Se citaron en una noche de sábado. Ambos habían pasado el día solos, como casi todos los días. En esa oportunidad esperaban la noche para volver a verse. Prepararon cuidadosamente sus ropas, zapatos y perfumes. La mujer también preparó pulseras y aros, en tanto que el hombre eligió gemelos y corbata.
Ambos listos, y un tanto nerviosos por el encuentro, salieron de sus casas. Caminando por la calle inspiraron el aire fresco y nocturno, miraron las estrellas que los cubrían y sintieron esa libertad única e incomparable que da el saberse enamorado, donde nada más importa.
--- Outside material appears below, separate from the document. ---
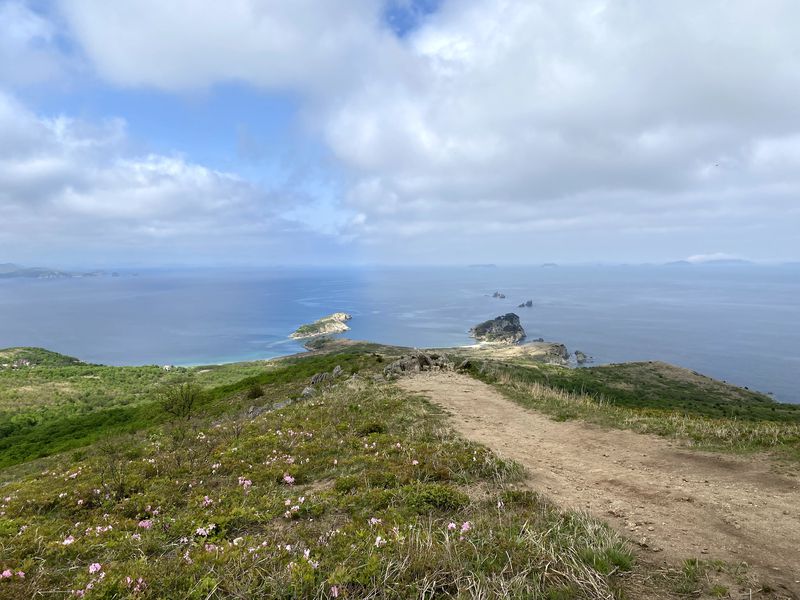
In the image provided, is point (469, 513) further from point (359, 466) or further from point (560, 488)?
point (359, 466)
La primera vez que se vieron fue en una tarde de otoño, caminando por el barrio. Iban en direcciones opuestas pero, al cruzarse, no se privaron de mirarse el uno al otro con detenimiento, aunque con respeto. Se saludaron como por cortesía pues no se conocían.
Una amistad se formó aquel día y se fue enriqueciendo con el pasar del calendario. Ya era costumbre el verse los sábados a la noche para salir a pasear, una cena, una milonga, una película o un café. Siempre algo distinto, siempre juntos.
Él la pasó a buscar, como hacen los caballeros y ella se dejó cortejar como cada noche. Llegando a la puerta del restaurante tomados de la mano sus sombras se proyectaron sobre la fachada. Una mujer de edad avanzada le dijo a otra a su lado:
- ‘Mira, ahí vienen dos jóvenes enamorados. ¡Qué tiempos aquellos!’. Se sorprendieron, sin embargo, al ver que la feliz pareja había vivido tantos abriles como ellas o más.
- '¡Amiga, ¿Cuándo aprenderemos a mirar sin los ojos?!’, fue su respuesta.